WHAT IS REQUIRED: Update the material from the line that has "How far is brown field (select_region(8, 10, 892, 596))" through the line that has "1.02 meters" by putting "tan field" in place of "brown field". Change nothing else, and return only those lines.

=== DATA SECTION ===

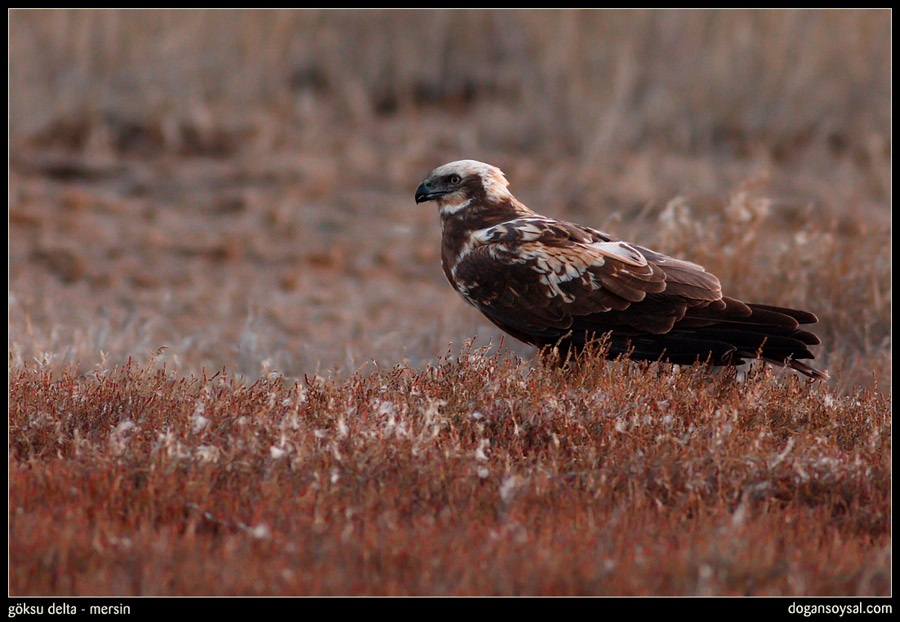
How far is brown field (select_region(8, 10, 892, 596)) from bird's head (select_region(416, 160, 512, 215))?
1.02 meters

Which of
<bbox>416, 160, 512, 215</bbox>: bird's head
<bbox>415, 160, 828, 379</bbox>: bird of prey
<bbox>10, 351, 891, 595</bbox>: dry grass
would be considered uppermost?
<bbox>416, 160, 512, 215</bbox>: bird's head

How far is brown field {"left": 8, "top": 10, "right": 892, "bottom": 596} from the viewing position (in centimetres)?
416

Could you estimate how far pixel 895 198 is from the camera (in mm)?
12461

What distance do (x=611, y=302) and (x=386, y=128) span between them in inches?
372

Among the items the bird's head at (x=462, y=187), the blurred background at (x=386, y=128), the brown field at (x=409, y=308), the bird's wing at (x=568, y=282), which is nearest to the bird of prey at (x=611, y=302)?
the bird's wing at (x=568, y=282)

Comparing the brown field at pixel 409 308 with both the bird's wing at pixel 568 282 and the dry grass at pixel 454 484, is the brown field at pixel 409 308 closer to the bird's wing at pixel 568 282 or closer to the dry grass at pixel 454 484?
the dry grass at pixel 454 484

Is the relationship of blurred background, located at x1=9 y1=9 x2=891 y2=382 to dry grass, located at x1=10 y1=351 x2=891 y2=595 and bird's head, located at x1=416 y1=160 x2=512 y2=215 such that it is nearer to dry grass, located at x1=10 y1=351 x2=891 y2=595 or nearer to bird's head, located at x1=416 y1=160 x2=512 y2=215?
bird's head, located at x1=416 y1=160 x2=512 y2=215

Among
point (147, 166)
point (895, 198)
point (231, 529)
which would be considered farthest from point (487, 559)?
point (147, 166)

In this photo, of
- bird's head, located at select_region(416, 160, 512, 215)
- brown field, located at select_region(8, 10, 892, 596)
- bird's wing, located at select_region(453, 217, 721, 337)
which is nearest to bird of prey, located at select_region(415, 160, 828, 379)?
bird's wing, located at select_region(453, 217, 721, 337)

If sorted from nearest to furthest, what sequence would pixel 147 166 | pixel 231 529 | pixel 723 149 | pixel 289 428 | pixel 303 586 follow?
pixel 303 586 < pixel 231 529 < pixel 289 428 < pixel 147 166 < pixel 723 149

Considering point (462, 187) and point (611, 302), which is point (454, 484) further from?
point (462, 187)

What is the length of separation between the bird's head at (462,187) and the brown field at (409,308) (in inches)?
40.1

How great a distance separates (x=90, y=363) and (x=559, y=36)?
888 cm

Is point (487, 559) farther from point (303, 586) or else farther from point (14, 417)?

===
=== DATA SECTION ===

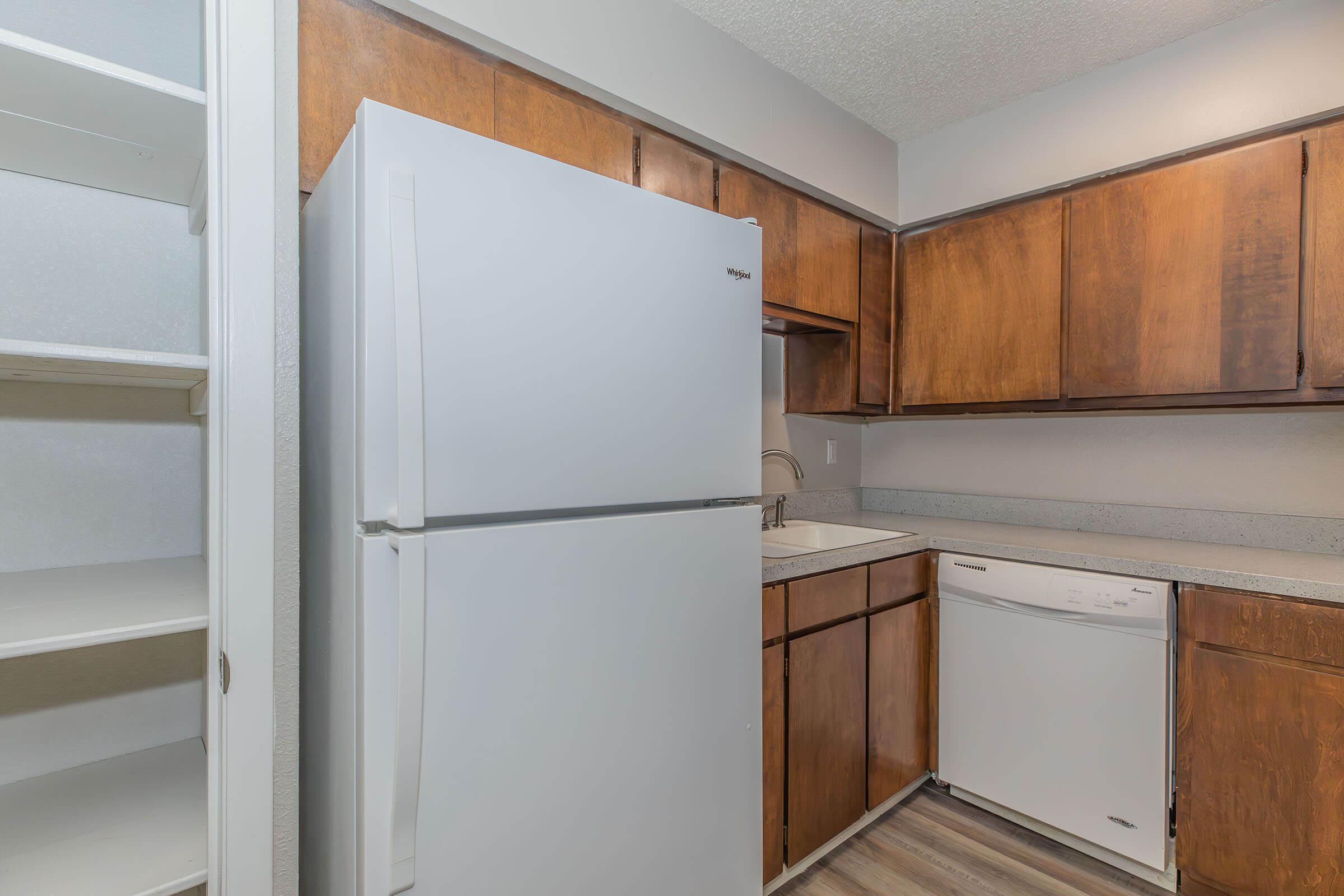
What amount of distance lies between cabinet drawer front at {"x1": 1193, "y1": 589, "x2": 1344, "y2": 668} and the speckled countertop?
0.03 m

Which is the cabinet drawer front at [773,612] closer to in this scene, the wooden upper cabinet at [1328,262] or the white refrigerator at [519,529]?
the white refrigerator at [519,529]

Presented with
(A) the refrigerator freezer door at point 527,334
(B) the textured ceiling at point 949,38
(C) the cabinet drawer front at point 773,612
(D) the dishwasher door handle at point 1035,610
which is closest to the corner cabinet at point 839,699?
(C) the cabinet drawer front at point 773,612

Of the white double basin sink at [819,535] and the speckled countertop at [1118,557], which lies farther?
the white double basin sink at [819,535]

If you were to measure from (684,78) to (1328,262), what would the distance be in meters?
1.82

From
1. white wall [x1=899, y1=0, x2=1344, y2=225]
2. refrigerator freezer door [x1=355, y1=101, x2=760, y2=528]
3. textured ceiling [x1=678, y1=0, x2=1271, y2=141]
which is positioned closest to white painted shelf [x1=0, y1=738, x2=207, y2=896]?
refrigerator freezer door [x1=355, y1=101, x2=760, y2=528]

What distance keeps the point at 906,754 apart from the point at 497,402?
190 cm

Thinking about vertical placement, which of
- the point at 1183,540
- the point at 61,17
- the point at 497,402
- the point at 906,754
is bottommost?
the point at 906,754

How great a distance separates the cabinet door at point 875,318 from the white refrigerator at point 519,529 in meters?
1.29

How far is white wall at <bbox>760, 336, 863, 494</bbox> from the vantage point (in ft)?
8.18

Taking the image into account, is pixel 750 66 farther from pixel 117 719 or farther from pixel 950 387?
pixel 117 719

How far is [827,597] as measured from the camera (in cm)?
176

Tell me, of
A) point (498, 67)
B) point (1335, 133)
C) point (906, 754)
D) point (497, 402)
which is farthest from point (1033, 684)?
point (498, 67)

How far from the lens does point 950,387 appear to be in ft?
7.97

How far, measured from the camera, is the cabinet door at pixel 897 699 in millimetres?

===

ANSWER IN FULL:
How far is tan field (select_region(8, 10, 892, 596)) from bird's head (select_region(416, 160, 512, 215))?
1.02 meters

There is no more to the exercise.